Out of curiosity (and also to try to optimize my workflow), I made a few tests to try to assess what kind of performance hit I’m accepting when building code within a (linux) container on my Mac using Docker for Mac. Docker is very convenient for development, but the disk access of Mac directories within the Docker VM is not exactly speedy…

As I was playing at the same time with O2 build times for other reasons, the test is done using O2 built by the build system shake.
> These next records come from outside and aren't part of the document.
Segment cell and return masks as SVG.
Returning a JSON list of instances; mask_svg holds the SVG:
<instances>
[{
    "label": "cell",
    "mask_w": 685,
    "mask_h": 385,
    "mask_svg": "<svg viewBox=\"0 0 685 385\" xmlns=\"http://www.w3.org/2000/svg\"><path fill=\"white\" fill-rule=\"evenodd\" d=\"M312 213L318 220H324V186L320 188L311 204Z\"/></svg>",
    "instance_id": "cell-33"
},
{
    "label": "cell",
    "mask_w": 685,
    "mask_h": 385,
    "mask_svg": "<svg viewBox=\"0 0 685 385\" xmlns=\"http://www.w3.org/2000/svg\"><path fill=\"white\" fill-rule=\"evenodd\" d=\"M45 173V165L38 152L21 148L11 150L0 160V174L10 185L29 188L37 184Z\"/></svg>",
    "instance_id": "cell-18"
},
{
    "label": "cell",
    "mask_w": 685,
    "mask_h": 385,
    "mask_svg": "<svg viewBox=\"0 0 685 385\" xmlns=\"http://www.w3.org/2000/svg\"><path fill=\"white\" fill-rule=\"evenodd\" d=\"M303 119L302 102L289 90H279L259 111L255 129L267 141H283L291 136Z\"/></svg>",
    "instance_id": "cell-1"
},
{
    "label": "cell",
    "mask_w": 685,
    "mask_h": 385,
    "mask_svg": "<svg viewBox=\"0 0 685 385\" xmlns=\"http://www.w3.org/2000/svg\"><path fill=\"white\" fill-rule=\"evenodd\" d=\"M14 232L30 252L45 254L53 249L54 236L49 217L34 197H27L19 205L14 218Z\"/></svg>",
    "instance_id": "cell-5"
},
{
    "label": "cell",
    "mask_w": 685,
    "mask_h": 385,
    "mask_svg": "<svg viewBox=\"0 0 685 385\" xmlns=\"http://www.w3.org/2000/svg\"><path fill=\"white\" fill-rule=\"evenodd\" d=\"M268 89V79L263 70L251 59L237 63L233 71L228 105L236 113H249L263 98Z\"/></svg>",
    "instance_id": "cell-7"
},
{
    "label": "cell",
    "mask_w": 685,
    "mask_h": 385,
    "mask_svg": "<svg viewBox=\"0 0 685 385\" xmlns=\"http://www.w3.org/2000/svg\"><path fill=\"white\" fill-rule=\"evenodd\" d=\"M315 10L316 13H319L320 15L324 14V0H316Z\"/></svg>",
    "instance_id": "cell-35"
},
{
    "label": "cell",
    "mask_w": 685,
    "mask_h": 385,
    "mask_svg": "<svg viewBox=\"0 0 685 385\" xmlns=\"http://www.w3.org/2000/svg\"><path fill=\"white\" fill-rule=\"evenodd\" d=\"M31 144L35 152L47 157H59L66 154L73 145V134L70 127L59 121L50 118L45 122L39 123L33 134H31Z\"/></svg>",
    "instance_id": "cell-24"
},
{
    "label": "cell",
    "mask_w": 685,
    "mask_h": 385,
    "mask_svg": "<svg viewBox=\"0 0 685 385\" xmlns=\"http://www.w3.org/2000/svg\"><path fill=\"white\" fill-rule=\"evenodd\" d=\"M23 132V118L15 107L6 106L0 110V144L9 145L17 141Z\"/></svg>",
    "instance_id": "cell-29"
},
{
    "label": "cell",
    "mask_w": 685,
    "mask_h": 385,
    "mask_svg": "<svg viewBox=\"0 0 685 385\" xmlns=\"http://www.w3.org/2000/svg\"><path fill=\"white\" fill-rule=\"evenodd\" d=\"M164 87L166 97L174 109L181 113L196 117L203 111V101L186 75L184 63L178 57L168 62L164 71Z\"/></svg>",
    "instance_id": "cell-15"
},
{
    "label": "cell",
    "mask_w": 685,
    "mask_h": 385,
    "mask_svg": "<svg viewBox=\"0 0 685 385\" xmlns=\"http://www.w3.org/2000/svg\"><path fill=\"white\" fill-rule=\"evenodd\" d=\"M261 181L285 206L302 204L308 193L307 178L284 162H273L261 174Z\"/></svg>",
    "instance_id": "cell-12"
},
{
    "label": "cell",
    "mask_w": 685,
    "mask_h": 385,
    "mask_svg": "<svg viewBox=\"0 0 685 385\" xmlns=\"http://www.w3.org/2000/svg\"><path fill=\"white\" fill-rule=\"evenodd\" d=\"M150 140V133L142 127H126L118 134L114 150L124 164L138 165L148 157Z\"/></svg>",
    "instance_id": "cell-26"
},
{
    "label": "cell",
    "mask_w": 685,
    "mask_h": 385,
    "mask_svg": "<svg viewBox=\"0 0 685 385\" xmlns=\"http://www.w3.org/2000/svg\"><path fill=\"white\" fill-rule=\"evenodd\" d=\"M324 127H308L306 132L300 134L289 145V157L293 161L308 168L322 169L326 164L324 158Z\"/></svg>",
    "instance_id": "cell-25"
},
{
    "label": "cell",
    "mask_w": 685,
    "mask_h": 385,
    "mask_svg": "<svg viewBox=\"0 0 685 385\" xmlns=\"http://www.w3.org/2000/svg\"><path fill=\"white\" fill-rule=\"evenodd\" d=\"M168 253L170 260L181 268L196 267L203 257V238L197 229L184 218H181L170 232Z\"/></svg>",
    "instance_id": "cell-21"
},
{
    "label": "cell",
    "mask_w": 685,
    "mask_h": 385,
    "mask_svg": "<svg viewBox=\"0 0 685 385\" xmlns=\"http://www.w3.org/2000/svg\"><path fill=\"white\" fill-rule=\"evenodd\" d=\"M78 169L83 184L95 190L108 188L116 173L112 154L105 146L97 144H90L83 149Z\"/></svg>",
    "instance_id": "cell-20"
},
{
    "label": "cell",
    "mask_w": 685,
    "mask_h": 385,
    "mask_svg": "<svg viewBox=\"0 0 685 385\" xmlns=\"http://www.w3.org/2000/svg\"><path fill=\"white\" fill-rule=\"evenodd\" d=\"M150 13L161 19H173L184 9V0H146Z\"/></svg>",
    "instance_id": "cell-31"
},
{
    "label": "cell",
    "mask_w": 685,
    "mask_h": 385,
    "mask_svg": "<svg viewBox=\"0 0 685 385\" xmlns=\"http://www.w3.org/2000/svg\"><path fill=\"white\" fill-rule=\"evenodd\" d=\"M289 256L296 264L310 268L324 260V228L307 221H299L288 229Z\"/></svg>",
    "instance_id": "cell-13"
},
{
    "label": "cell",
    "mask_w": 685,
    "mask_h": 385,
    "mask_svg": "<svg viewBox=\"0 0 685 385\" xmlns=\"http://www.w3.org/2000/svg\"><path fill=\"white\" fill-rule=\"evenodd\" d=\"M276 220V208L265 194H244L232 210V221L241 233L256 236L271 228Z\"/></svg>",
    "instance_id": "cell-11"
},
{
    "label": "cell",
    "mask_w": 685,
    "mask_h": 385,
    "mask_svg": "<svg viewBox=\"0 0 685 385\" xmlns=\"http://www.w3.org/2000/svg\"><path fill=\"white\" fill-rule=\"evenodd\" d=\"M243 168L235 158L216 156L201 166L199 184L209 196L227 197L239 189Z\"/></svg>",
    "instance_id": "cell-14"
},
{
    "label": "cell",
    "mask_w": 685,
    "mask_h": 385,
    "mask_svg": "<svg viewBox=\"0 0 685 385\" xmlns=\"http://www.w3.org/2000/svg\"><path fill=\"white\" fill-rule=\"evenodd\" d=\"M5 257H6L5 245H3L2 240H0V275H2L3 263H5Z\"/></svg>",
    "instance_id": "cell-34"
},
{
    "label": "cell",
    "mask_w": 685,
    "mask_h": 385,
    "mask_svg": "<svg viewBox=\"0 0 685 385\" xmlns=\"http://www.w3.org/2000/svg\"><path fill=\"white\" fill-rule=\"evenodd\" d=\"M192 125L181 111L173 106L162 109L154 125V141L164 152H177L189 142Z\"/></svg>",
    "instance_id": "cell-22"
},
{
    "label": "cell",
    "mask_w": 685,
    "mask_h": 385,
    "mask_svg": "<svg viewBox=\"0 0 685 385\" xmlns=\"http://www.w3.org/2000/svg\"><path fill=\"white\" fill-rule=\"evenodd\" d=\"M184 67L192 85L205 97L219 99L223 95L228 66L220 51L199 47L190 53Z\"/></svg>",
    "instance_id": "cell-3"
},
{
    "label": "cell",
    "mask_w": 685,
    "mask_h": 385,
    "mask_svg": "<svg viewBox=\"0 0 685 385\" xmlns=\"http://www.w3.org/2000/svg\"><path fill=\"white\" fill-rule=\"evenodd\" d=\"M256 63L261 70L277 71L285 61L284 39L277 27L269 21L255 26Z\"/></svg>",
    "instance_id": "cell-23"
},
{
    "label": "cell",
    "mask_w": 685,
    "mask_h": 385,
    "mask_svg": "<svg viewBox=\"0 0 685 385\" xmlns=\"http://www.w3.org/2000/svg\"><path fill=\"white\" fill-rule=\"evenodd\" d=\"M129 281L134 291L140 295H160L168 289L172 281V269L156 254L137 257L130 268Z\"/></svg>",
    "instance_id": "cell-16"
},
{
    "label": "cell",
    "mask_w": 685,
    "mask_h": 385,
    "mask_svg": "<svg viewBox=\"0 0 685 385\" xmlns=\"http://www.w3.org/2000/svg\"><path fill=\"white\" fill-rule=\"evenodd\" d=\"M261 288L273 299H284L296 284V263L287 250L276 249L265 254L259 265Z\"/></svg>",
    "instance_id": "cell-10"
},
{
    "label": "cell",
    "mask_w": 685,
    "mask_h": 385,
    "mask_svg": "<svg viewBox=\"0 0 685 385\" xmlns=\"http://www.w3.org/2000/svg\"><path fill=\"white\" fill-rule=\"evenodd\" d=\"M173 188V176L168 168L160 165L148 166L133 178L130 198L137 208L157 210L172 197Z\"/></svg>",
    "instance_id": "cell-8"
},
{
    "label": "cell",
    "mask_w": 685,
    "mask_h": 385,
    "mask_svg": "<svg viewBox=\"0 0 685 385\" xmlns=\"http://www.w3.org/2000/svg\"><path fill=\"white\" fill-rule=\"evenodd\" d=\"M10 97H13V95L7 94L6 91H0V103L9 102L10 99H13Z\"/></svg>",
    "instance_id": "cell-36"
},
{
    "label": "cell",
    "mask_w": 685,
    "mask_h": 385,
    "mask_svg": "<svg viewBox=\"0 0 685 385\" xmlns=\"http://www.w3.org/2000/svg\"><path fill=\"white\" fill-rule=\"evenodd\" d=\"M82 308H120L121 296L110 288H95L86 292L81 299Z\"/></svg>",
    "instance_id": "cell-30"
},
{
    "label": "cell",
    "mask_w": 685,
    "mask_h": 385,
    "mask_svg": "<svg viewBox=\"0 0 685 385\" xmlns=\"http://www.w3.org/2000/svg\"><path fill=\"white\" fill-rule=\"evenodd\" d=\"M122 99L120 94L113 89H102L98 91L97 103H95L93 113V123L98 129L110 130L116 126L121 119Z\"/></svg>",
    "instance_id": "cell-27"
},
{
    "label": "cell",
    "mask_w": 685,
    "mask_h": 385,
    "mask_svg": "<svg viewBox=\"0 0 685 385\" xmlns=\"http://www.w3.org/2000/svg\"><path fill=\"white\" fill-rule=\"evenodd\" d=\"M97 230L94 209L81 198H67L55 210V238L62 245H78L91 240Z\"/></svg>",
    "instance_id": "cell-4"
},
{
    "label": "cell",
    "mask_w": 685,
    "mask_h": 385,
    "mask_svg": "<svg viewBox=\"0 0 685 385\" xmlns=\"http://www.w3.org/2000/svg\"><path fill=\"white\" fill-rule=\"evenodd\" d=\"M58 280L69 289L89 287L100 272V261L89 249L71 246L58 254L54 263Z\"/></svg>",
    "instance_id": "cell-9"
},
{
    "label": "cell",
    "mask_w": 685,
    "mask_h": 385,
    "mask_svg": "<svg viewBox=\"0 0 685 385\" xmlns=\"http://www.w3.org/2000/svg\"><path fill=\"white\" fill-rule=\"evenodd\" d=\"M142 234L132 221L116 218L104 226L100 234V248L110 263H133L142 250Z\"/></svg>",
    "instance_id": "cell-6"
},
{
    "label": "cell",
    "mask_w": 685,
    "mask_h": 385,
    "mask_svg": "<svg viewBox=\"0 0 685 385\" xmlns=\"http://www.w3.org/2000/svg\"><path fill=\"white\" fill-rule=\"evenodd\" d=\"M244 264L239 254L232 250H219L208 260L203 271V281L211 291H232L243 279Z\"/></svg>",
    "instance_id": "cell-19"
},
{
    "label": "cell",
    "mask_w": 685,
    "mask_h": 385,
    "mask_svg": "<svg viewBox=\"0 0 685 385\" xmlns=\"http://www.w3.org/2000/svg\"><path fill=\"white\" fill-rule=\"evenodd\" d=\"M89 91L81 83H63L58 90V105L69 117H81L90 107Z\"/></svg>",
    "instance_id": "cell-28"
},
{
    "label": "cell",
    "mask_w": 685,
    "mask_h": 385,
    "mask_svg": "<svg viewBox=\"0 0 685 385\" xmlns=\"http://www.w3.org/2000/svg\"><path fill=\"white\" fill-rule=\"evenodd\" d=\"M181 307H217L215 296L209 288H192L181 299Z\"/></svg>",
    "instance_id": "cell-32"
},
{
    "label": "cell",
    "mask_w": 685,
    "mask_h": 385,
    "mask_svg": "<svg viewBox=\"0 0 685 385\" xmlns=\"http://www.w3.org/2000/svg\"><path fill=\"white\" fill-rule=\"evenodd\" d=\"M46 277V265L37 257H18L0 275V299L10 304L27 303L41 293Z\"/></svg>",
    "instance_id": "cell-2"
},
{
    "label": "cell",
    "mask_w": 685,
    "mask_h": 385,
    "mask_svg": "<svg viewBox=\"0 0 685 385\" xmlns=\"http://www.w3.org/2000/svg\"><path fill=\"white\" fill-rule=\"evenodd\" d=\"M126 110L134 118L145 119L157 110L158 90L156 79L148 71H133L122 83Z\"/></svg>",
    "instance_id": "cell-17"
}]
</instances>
Shake has a very nice (and inspect-able) report of the build times, which is not really needed here, but hey, that’s cool.

In each case I compile a fresh O2 directory (after the proper cmake configuration for Ninja) using shake -j4 --profile. -j4 as that’s the maximum number of cores I allow in Docker for Mac.

Different variations of where the input (source code) and output (build artifacts) data are stored are explored :

  1. reference case is the non-Docker build, i.e. everything on the Mac : the source code, the compilation/linking processes and the build directory for the output.
  2. source code on the Mac (bind mounted in the container), build in a centos7 container, and output within a docker volume (i.e. the output data stays in the Linux VM).
  3. source code on the Mac (bind mounted in the container), but mounted using the cached mount option, other things as above
  4. source code copied within a volume first (using the darchive2volume command), and that volume mounted in the container. Other things as above. That’s the everything within the Linux VM case

Complete results are linked below, but the conclusions are that a) the cached mount option is pretty effective b) the build in a container is still twice slower than native one (don’t quite understand why)

mac input on mac input on mac with cached option input in volume
7 minutes 19 minutes 13 minutes 12 minutes 

Notes :

  • I’ve not tried to store both the input and the output on the Mac : I only expect that case to be the worst of all ;-)
  • I’ve not tried the docker-sync way either, yet. Might do at some point. It looks quite convoluted, but the gain might be substantial. To be confirmed for my use case though.